L'evento di mercoledì vuole costituire una lente d'ingrandimento sui complessi fenomeni migratori focalizzandosi sull'integrazione tra lingue e culture differenti
Capire il fenomeno dell’immigrazione nel profondo, comprenderne le radici e le motivazioni storiche, economiche e sociali senza cadere nei pregiudizi, negli stereotipi da bar o nei facili luoghi comuni, nonché conoscere da vicino le storie di lotta, di speranza e di dignità che si celano dietro la vita di ogni persona migrante, storie che troppo spesso ignoriamo o che non conosciamo. È questo il tema principale dell’evento intitolato Oltre i confini, importante iniziativa a carattere culturale che si svolgerà mercoledì 15 dicembre alle ore 19:00 presso l’auditorium Paolo IV di Succivo, in provincia di Caserta. L’evento, organizzato dall’associazione Spaccio Culturale, rientra all’interno del progetto Sai – Sistema di accoglienza e integrazione, rete di solidarietà sociale promossa dal ministero dell’Interno e dall’Anci – Associazione nazionale comuni italiani.
Oltre i confini vuole fungere altresì da vera propria lente d’ingrandimento sulle particolari condizioni di vita in cui versano le persone richiedenti asilo nonché i rifugiati esiliati e respinti al di là dei confini dell’Europa. Nel corso dell’evento verrà dato ampio spazio alla narrazione della condizione umana dei migranti attraverso le arti visive, in particolare tramite l’obiettivo fotografico e la visione cinematografica in chiave documentaristica. Alle 19:00 di mercoledì, infatti, si partirà con la rassegna fotografica intitolata Il movimento dei popoli, a cura dei famosi giornalisti e reporter italiani Valerio Nicolosi e Luca Salvatore Pistone i quali, con le loro inchieste giornalistiche e le relative testimonianze fotografiche, hanno girato il mondo raccontando in maniera vivida e reale le drammatica realtà che si cela dietro i flussi migratori. Si tratta di una testimonianza dal di dentro quella raccontata attraverso l’occhio attento dei due fotoreporter, che non lascia nulla al caso e che analizza nel profondo un dramma dalla portata globale e che ogni giorno si consuma nella parte “meno fortunata” del nostro pianeta.

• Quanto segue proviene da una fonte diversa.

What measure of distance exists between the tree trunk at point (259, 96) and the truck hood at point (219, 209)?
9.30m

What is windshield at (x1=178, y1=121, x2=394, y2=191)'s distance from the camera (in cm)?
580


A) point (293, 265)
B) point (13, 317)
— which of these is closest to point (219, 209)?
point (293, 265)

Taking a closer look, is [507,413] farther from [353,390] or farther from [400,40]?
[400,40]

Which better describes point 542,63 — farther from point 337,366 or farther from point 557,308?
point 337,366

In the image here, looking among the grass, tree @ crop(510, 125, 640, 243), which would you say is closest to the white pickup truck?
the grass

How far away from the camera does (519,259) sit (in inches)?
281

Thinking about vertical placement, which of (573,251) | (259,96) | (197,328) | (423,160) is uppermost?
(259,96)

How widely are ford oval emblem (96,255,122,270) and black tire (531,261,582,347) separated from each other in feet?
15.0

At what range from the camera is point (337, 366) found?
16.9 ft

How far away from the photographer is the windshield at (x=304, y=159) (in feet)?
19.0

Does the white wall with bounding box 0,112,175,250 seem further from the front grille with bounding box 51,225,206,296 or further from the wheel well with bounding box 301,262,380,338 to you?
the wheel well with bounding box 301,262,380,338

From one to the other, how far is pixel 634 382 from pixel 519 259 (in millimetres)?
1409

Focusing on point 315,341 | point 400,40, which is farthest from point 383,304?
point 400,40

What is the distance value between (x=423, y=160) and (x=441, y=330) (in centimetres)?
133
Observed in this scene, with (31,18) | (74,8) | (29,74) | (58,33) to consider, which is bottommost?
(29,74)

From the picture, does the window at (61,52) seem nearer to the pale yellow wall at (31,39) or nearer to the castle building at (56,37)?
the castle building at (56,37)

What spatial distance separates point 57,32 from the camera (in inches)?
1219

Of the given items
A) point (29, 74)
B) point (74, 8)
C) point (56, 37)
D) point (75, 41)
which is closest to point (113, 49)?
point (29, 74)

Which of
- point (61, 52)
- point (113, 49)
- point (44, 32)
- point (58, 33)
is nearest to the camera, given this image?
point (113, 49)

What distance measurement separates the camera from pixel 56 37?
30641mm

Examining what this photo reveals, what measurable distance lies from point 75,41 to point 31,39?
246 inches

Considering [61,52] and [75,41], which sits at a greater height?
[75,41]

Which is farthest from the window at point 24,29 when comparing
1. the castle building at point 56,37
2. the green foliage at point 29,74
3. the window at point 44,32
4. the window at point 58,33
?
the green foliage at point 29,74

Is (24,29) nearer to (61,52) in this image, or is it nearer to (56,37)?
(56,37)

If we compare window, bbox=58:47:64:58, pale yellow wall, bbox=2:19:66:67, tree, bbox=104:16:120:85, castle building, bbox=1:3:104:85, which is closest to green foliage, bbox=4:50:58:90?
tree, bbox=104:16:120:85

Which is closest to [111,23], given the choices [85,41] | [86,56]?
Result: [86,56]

Una scena tratta dal docufilm L’Armée rouge di Luca Ciriello
L’iniziativa proseguirà alle ore 20:00 con la proiezione del docufilmL’Armée rouge del giovane regista partenopeo Luca Ciriello. La pellicola è stata presentata in concorso alla sessantunesima edizione del Festival dei Popoli di Firenze, una delle più prestigiose rassegne di cinema documentaristico in Europa. Ambientato nella periferia orientale di Napoli, il film racconta la vera storia del musicista africano Idrissa Koné, in arte “Birco Clinton”, il quale vive in un container d’amianto, tra rifiuti e baracche, in una condizione di estrema povertà. Idrissa, però, non ha mai smesso di coltivare la sua grande passione per la musica: è infatti determinato a diventare il più grande musicista di coupé décalé, genere musicale nato a Parigi negli anni duemila per opera della comunità ivoriana. Per poter riuscire in questa impresa il giovane artista darà vita all’armée rouge, un gruppo musicale di ragazzi chiamati i “guerrieri dello spettacolo”, i quali organizzano serate musicali dal ritmo frenetico. Ma il loro obiettivo non si ferma qui e faranno di tutto per organizzare una grandiosa festa di Natale che dovrà essere ricordata per sempre. Il film, interpretato in quattro lingue, nouchi, djoula, francese e napoletano, è uno spaccato quotidiano di quella Napoli multietnica e multiculturale che vive e si muove ogni giorno all’ombra del Vesuvio. Al termine della proiezione si terrà un dibattito in compagnia del regista.
Ma la serata di mercoledì non finisce di certo qui. A partire dalle ore 22:00, infatti, presso i locali del Bartò in corso Umberto I a Succivo, adiacente all’auditorium, si terrà un ricco aperitivo multiculturale a cura dei ragazzi del progetto Sai, momento che sarà accompagnato da un allegro e scoppiettante dj-set con le “musiche dal mondo” di Dj Sass. Una bellissima iniziativa da non perdere, dunque, rivolta aigiovani e ai meno giovani dell’Agro atellano, oltre che un’occasione per capire fino in fondo il fenomeno complesso delle migrazioni e delle politiche di accoglienza e integrazione.